━━━ Excerpt ━━━

A Music Enthusiast Selection of Christmas Tunes

A couple of years ago, I did a post about my favorite Christmas songs. So feel free to travel back to that one here. But it occurred to me that it was time to introduce – plus or minus a few classics – some new tunes. Somebody somewhere is always releasing a Christmas or holiday album. Sometimes the artist will surprise you. For sake of space, I’ll feature a handful in the post but put them all in the Spotify list. Be sure to give it a spin. 

First up, Rehya Stevens (pictured above). From her website: Rehya’s father introduced her onto the local professional Jazz scene when she was 11 years old.

Requirements included learning the American songbook and stylings of Etta James, Sarah Vaughn, Diane Schurr, Pearl Bailey, Dinah Washington, Shirley Horn, Natalie Cole and Diana Krall. Her father, Peter Martin played keyboards for artists including Diana Ross and the Supremes, Bobby Caldwell, Bill Medley.

Rehya’s got a nice new Christmas album of originals called Celebrate which she’s co-written with her collaborator, Jon Kubis. Kubis is currently keyboardist and arranger with Ray Chew Live, the house band on Dancing With The Stars and Showtime at the Apollo.

Let’s kick the holiday season off (a little early) with “Fly Past My Roof,” with a lush big band arrangement by Kubis. And yeah it swings, baby:

Spotify link

Wikipedia: “Pentatonix is an American a cappella group from Arlington, Texas, consisting of vocalists Scott Hoying, Mitch Grassi, Kirstin Maldonado, Kevin Olusola and Matt Sallee. Characterized by their pop-style arrangements with vocal harmonies, basslines, riffing, percussion and beatboxing, they are widely known for their covers, mostly of modern pop works or Christmas songs.

Pentatonix formed in 2011 and subsequently won the third season of NBC’s The Sing-Off, receiving $200,000 and a recording contract with Sony Music. With over 15 million subscribers and 2.7 billion views, Pentatonix’s YouTube channel is currently the 50th most-subscribed-to YouTube channel.”

━━━ Dataset section ━━━

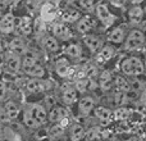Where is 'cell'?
<instances>
[{"label":"cell","mask_w":146,"mask_h":141,"mask_svg":"<svg viewBox=\"0 0 146 141\" xmlns=\"http://www.w3.org/2000/svg\"><path fill=\"white\" fill-rule=\"evenodd\" d=\"M121 68H122V72L126 76H133V77L144 74L145 72L144 62L139 57H133V55L124 59L121 64Z\"/></svg>","instance_id":"1"},{"label":"cell","mask_w":146,"mask_h":141,"mask_svg":"<svg viewBox=\"0 0 146 141\" xmlns=\"http://www.w3.org/2000/svg\"><path fill=\"white\" fill-rule=\"evenodd\" d=\"M145 43V35L142 31L140 30H132L128 33V36L126 37L124 41V49L128 51L136 50V49L141 48Z\"/></svg>","instance_id":"2"},{"label":"cell","mask_w":146,"mask_h":141,"mask_svg":"<svg viewBox=\"0 0 146 141\" xmlns=\"http://www.w3.org/2000/svg\"><path fill=\"white\" fill-rule=\"evenodd\" d=\"M95 13L98 19L103 23L105 27H110L114 22H115L117 17L111 13V10L108 8V5L105 4H98L95 5Z\"/></svg>","instance_id":"3"},{"label":"cell","mask_w":146,"mask_h":141,"mask_svg":"<svg viewBox=\"0 0 146 141\" xmlns=\"http://www.w3.org/2000/svg\"><path fill=\"white\" fill-rule=\"evenodd\" d=\"M27 112H28V114H30L31 118L35 121V123H37L38 126L44 124L46 122V119H48L46 109L44 108L42 105H40V104H33Z\"/></svg>","instance_id":"4"},{"label":"cell","mask_w":146,"mask_h":141,"mask_svg":"<svg viewBox=\"0 0 146 141\" xmlns=\"http://www.w3.org/2000/svg\"><path fill=\"white\" fill-rule=\"evenodd\" d=\"M27 91L32 94H37L41 91H45L46 88H49V82L48 81L40 80V78H31L30 81H27V85H26Z\"/></svg>","instance_id":"5"},{"label":"cell","mask_w":146,"mask_h":141,"mask_svg":"<svg viewBox=\"0 0 146 141\" xmlns=\"http://www.w3.org/2000/svg\"><path fill=\"white\" fill-rule=\"evenodd\" d=\"M83 43L91 53H99V50L103 48V40L96 35H86Z\"/></svg>","instance_id":"6"},{"label":"cell","mask_w":146,"mask_h":141,"mask_svg":"<svg viewBox=\"0 0 146 141\" xmlns=\"http://www.w3.org/2000/svg\"><path fill=\"white\" fill-rule=\"evenodd\" d=\"M15 28V18L12 13H7L0 19V31L3 33H12Z\"/></svg>","instance_id":"7"},{"label":"cell","mask_w":146,"mask_h":141,"mask_svg":"<svg viewBox=\"0 0 146 141\" xmlns=\"http://www.w3.org/2000/svg\"><path fill=\"white\" fill-rule=\"evenodd\" d=\"M95 108V101L91 96H83L78 100V110L82 116H88Z\"/></svg>","instance_id":"8"},{"label":"cell","mask_w":146,"mask_h":141,"mask_svg":"<svg viewBox=\"0 0 146 141\" xmlns=\"http://www.w3.org/2000/svg\"><path fill=\"white\" fill-rule=\"evenodd\" d=\"M96 25V21L90 15H85L81 17L77 22V31L80 33H87L88 31H91V28H94Z\"/></svg>","instance_id":"9"},{"label":"cell","mask_w":146,"mask_h":141,"mask_svg":"<svg viewBox=\"0 0 146 141\" xmlns=\"http://www.w3.org/2000/svg\"><path fill=\"white\" fill-rule=\"evenodd\" d=\"M55 72L59 77L66 78L72 74L73 70L71 69V67H69L68 61H67L66 58H60L55 62Z\"/></svg>","instance_id":"10"},{"label":"cell","mask_w":146,"mask_h":141,"mask_svg":"<svg viewBox=\"0 0 146 141\" xmlns=\"http://www.w3.org/2000/svg\"><path fill=\"white\" fill-rule=\"evenodd\" d=\"M114 55V49L111 46L106 45V46H103V48L99 50V53L96 54V63L98 64H105L108 61H110Z\"/></svg>","instance_id":"11"},{"label":"cell","mask_w":146,"mask_h":141,"mask_svg":"<svg viewBox=\"0 0 146 141\" xmlns=\"http://www.w3.org/2000/svg\"><path fill=\"white\" fill-rule=\"evenodd\" d=\"M53 33L54 37L58 40V39H62V40H68L71 37V31L63 23H55L53 26Z\"/></svg>","instance_id":"12"},{"label":"cell","mask_w":146,"mask_h":141,"mask_svg":"<svg viewBox=\"0 0 146 141\" xmlns=\"http://www.w3.org/2000/svg\"><path fill=\"white\" fill-rule=\"evenodd\" d=\"M17 30L21 35H30L32 31V21L30 17H21L17 19Z\"/></svg>","instance_id":"13"},{"label":"cell","mask_w":146,"mask_h":141,"mask_svg":"<svg viewBox=\"0 0 146 141\" xmlns=\"http://www.w3.org/2000/svg\"><path fill=\"white\" fill-rule=\"evenodd\" d=\"M22 69L26 74L31 76L32 78H40L41 80V78L45 76V69H44L38 63H35V64L28 66V67H23Z\"/></svg>","instance_id":"14"},{"label":"cell","mask_w":146,"mask_h":141,"mask_svg":"<svg viewBox=\"0 0 146 141\" xmlns=\"http://www.w3.org/2000/svg\"><path fill=\"white\" fill-rule=\"evenodd\" d=\"M111 85H113V77L111 73L109 70H103L99 76V86L103 91H108L110 90Z\"/></svg>","instance_id":"15"},{"label":"cell","mask_w":146,"mask_h":141,"mask_svg":"<svg viewBox=\"0 0 146 141\" xmlns=\"http://www.w3.org/2000/svg\"><path fill=\"white\" fill-rule=\"evenodd\" d=\"M7 67L9 70H12L13 73L18 72L22 67V59L21 57L15 55V54H8L7 55Z\"/></svg>","instance_id":"16"},{"label":"cell","mask_w":146,"mask_h":141,"mask_svg":"<svg viewBox=\"0 0 146 141\" xmlns=\"http://www.w3.org/2000/svg\"><path fill=\"white\" fill-rule=\"evenodd\" d=\"M48 118L51 122H60L62 119L68 118V112L64 108H62V106H54L50 110V113H49Z\"/></svg>","instance_id":"17"},{"label":"cell","mask_w":146,"mask_h":141,"mask_svg":"<svg viewBox=\"0 0 146 141\" xmlns=\"http://www.w3.org/2000/svg\"><path fill=\"white\" fill-rule=\"evenodd\" d=\"M124 39H126V33H124V30L122 27H115L114 30H111L110 33L108 35V40L113 44L123 43Z\"/></svg>","instance_id":"18"},{"label":"cell","mask_w":146,"mask_h":141,"mask_svg":"<svg viewBox=\"0 0 146 141\" xmlns=\"http://www.w3.org/2000/svg\"><path fill=\"white\" fill-rule=\"evenodd\" d=\"M62 99H63V103L66 104V105H72V104H74L76 100H77V92H76L74 88H72V87H64Z\"/></svg>","instance_id":"19"},{"label":"cell","mask_w":146,"mask_h":141,"mask_svg":"<svg viewBox=\"0 0 146 141\" xmlns=\"http://www.w3.org/2000/svg\"><path fill=\"white\" fill-rule=\"evenodd\" d=\"M128 18L129 21H131L132 23H136V25H139V23L142 22V18H144V12H142V9L140 7H132L131 9L128 10Z\"/></svg>","instance_id":"20"},{"label":"cell","mask_w":146,"mask_h":141,"mask_svg":"<svg viewBox=\"0 0 146 141\" xmlns=\"http://www.w3.org/2000/svg\"><path fill=\"white\" fill-rule=\"evenodd\" d=\"M4 113L8 119H15L18 117V114H19V108H18V105L15 103L8 101L4 106Z\"/></svg>","instance_id":"21"},{"label":"cell","mask_w":146,"mask_h":141,"mask_svg":"<svg viewBox=\"0 0 146 141\" xmlns=\"http://www.w3.org/2000/svg\"><path fill=\"white\" fill-rule=\"evenodd\" d=\"M10 50L13 51L12 54H15V55H18V57H19V54L27 53V49H26V46H25V43L18 37L12 40V43H10Z\"/></svg>","instance_id":"22"},{"label":"cell","mask_w":146,"mask_h":141,"mask_svg":"<svg viewBox=\"0 0 146 141\" xmlns=\"http://www.w3.org/2000/svg\"><path fill=\"white\" fill-rule=\"evenodd\" d=\"M64 53H66V55H68L69 58H73V59H77V58H81V55H82V49H81V46L78 45V44H69V45H67V48L64 49Z\"/></svg>","instance_id":"23"},{"label":"cell","mask_w":146,"mask_h":141,"mask_svg":"<svg viewBox=\"0 0 146 141\" xmlns=\"http://www.w3.org/2000/svg\"><path fill=\"white\" fill-rule=\"evenodd\" d=\"M69 135H71V140L72 141H81L85 137L86 135V131L85 128H83L81 124H73L71 127V132H69Z\"/></svg>","instance_id":"24"},{"label":"cell","mask_w":146,"mask_h":141,"mask_svg":"<svg viewBox=\"0 0 146 141\" xmlns=\"http://www.w3.org/2000/svg\"><path fill=\"white\" fill-rule=\"evenodd\" d=\"M94 114H95V117L99 118L100 121L106 122L110 119L111 110L108 108H105V106H96V108H94Z\"/></svg>","instance_id":"25"},{"label":"cell","mask_w":146,"mask_h":141,"mask_svg":"<svg viewBox=\"0 0 146 141\" xmlns=\"http://www.w3.org/2000/svg\"><path fill=\"white\" fill-rule=\"evenodd\" d=\"M44 46L50 53H56L59 50V41L54 36H46L44 39Z\"/></svg>","instance_id":"26"},{"label":"cell","mask_w":146,"mask_h":141,"mask_svg":"<svg viewBox=\"0 0 146 141\" xmlns=\"http://www.w3.org/2000/svg\"><path fill=\"white\" fill-rule=\"evenodd\" d=\"M0 141H21V137L9 127H5L0 134Z\"/></svg>","instance_id":"27"},{"label":"cell","mask_w":146,"mask_h":141,"mask_svg":"<svg viewBox=\"0 0 146 141\" xmlns=\"http://www.w3.org/2000/svg\"><path fill=\"white\" fill-rule=\"evenodd\" d=\"M81 18V14L78 10L76 9H68V10H64L63 14H62V19L64 22H68V23H72V22H76Z\"/></svg>","instance_id":"28"},{"label":"cell","mask_w":146,"mask_h":141,"mask_svg":"<svg viewBox=\"0 0 146 141\" xmlns=\"http://www.w3.org/2000/svg\"><path fill=\"white\" fill-rule=\"evenodd\" d=\"M129 116H131V110L124 108V106H119L114 110V117L118 121H126V119L129 118Z\"/></svg>","instance_id":"29"},{"label":"cell","mask_w":146,"mask_h":141,"mask_svg":"<svg viewBox=\"0 0 146 141\" xmlns=\"http://www.w3.org/2000/svg\"><path fill=\"white\" fill-rule=\"evenodd\" d=\"M115 86L118 87V91H123V92H128L129 88H131L129 83L122 76H117L115 77Z\"/></svg>","instance_id":"30"},{"label":"cell","mask_w":146,"mask_h":141,"mask_svg":"<svg viewBox=\"0 0 146 141\" xmlns=\"http://www.w3.org/2000/svg\"><path fill=\"white\" fill-rule=\"evenodd\" d=\"M88 87V81L87 80H78L76 81V85H74V91L76 92H86Z\"/></svg>","instance_id":"31"},{"label":"cell","mask_w":146,"mask_h":141,"mask_svg":"<svg viewBox=\"0 0 146 141\" xmlns=\"http://www.w3.org/2000/svg\"><path fill=\"white\" fill-rule=\"evenodd\" d=\"M23 122H25V124L27 127H30V128H36V127H38V124L35 123V121L30 117V114H28L27 110H26L25 114H23Z\"/></svg>","instance_id":"32"},{"label":"cell","mask_w":146,"mask_h":141,"mask_svg":"<svg viewBox=\"0 0 146 141\" xmlns=\"http://www.w3.org/2000/svg\"><path fill=\"white\" fill-rule=\"evenodd\" d=\"M127 101V92H123V91H118L115 94V104L117 105H123Z\"/></svg>","instance_id":"33"},{"label":"cell","mask_w":146,"mask_h":141,"mask_svg":"<svg viewBox=\"0 0 146 141\" xmlns=\"http://www.w3.org/2000/svg\"><path fill=\"white\" fill-rule=\"evenodd\" d=\"M63 134H64V128L59 126L58 123L54 124V126L50 128V135L53 137H59V136H62Z\"/></svg>","instance_id":"34"},{"label":"cell","mask_w":146,"mask_h":141,"mask_svg":"<svg viewBox=\"0 0 146 141\" xmlns=\"http://www.w3.org/2000/svg\"><path fill=\"white\" fill-rule=\"evenodd\" d=\"M98 134H99L98 128H92V130H90V131H88L85 136H86V139H87V140H94V139H96V137L99 136Z\"/></svg>","instance_id":"35"},{"label":"cell","mask_w":146,"mask_h":141,"mask_svg":"<svg viewBox=\"0 0 146 141\" xmlns=\"http://www.w3.org/2000/svg\"><path fill=\"white\" fill-rule=\"evenodd\" d=\"M5 95H7V86L4 81H0V100H4Z\"/></svg>","instance_id":"36"},{"label":"cell","mask_w":146,"mask_h":141,"mask_svg":"<svg viewBox=\"0 0 146 141\" xmlns=\"http://www.w3.org/2000/svg\"><path fill=\"white\" fill-rule=\"evenodd\" d=\"M78 4H80V7H83L85 9H91V8L95 7V3L91 1V0H88V1H80Z\"/></svg>","instance_id":"37"},{"label":"cell","mask_w":146,"mask_h":141,"mask_svg":"<svg viewBox=\"0 0 146 141\" xmlns=\"http://www.w3.org/2000/svg\"><path fill=\"white\" fill-rule=\"evenodd\" d=\"M45 101H46V105L48 106H54V104H55V98H54V96H46Z\"/></svg>","instance_id":"38"},{"label":"cell","mask_w":146,"mask_h":141,"mask_svg":"<svg viewBox=\"0 0 146 141\" xmlns=\"http://www.w3.org/2000/svg\"><path fill=\"white\" fill-rule=\"evenodd\" d=\"M141 103H144L146 105V92H144V95H142V99H141Z\"/></svg>","instance_id":"39"},{"label":"cell","mask_w":146,"mask_h":141,"mask_svg":"<svg viewBox=\"0 0 146 141\" xmlns=\"http://www.w3.org/2000/svg\"><path fill=\"white\" fill-rule=\"evenodd\" d=\"M1 73H3V63L0 62V74H1Z\"/></svg>","instance_id":"40"},{"label":"cell","mask_w":146,"mask_h":141,"mask_svg":"<svg viewBox=\"0 0 146 141\" xmlns=\"http://www.w3.org/2000/svg\"><path fill=\"white\" fill-rule=\"evenodd\" d=\"M128 141H137V139H136V137H132V139H129Z\"/></svg>","instance_id":"41"},{"label":"cell","mask_w":146,"mask_h":141,"mask_svg":"<svg viewBox=\"0 0 146 141\" xmlns=\"http://www.w3.org/2000/svg\"><path fill=\"white\" fill-rule=\"evenodd\" d=\"M96 141H98V140H96Z\"/></svg>","instance_id":"42"}]
</instances>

━━━

**Goals**
A - Echo the passage of the Christmas tunes post from "A couple of" to "give it a spin." word for word.
B - For each statement below, say whether the Christmas tunes post agrees with it, answering yes or no and quoting the words of the post that decide it.
(i) Rehya Stevens was 11 years old when her father introduced her to the local professional jazz scene.
(ii) Celebrate is an album of Christmas covers.
(iii) Pentatonix formed in 2011 and won the third season of The Sing-Off.
C - Carry the Christmas tunes post on, writing the part that comes after its last sentence.

**Results of the tasks**
A -
A couple of years ago, I did a post about my favorite Christmas songs. So feel free to travel back to that one here. But it occurred to me that it was time to introduce – plus or minus a few classics – some new tunes. Somebody somewhere is always releasing a Christmas or holiday album. Sometimes the artist will surprise you. For sake of space, I’ll feature a handful in the post but put them all in the Spotify list. Be sure to give it a spin.

B -
(i) Yes: "Rehya’s father introduced her onto the local professional Jazz scene when she was 11 years old."
(ii) No: "Rehya’s got a nice new Christmas album of originals called Celebrate"
(iii) Yes: "Pentatonix formed in 2011 and subsequently won the third season of NBC’s The Sing-Off"

C -
Here they are doing the classic “I’ll Be Home For Christmas.”

Spotify link

Well, who would believe that Eric Clapton of all people would do a Christmas album? Called Happy Xmas, one assumes he’s getting sentimental as he ages. Well, to quote another song, it ain’t necessarily so. Eric is a bluesman to his core and when I heard “A Little Bit of Christmas Love,” I knew I had to include it.

Spotify link

Steeleye Span are an English folk band who formed back in 1969. Per Wikipedia, “Their typical album is a collection of mostly traditional songs with one or two instrumental tracks of jigs and/or reels added; the traditional songs often include some of the Child Ballads.” Child Ballads are traditional tunes from England and Scotland.

“Gaudete” (Latin for rejoice) is a sacred Christmas carol that may trace as far back as the late Medieval period. Steeleye Span actually had a hit with this back in the early ’70’s and it’s one of the very few hits ever to be sung in Latin. It’s one of my all-time favorites and at this time of year, I often walk around the neighborhood, singing it with my friends whilst wishing everyone good cheer:*

Spotify link

Was there ever an unlikelier duo than Bing Crosby and David Bowie? I’d always heard that Bing’s kids dug Bowie and so helped make this pairing happen on Bing’s 1977 Christmas show. But it turns out as well that Bowie’s mother dug Crosby and so Bowie agreed to do it.

Daughter Mary recalls that when the time came for taping,”The doors opened and David walked in with his wife. They were both wearing full-length mink coats, they have matching full makeup and their hair was bright red. We were thinking, Oh my God.” (I imagine that in all his years in show biz Crosby has seen stranger things – ME.)

She continues by saying that, “They sat at the piano and David was a little nervous. But eventually, Dad realized David was this amazing musician, and David realized Dad was an amazing musician. You could see them both collectively relax and then magic was made.”

However, Bowie hated “Little Drummer Boy” which was why at the last minute one of the show’s songwriters wrote “Peace on Earth,” for Bowie to sing as a counter-melody. This strange bedfellows situation actually worked out quite well and it’s become a holiday classic.

In fact, despite the whole awkward setup, TV Guide listed the Crosby-Bowie duet one of the 25 most memorable musical moments of 20th-century television. Although in retrospect, it would have been a whole hell of a lot more interesting had it been, say, Johnny Rotten.

Spotify link

Of Bowie, Crosby said, “clean-cut kid (!) and a real fine asset to the show. He sings well, has a great voice and reads lines well.” This was to become one of the last things Crosby ever did as he died about a month later.

Some other great ones (don’t forget Spotify list):

“A Christmas Song.” Another nice, more traditional tune by the talented Rehya Stevens
“Linus and Lucy,” Vince Guaraldi Trio. It’s not Christmas till the Peanuts gang does that silly dance.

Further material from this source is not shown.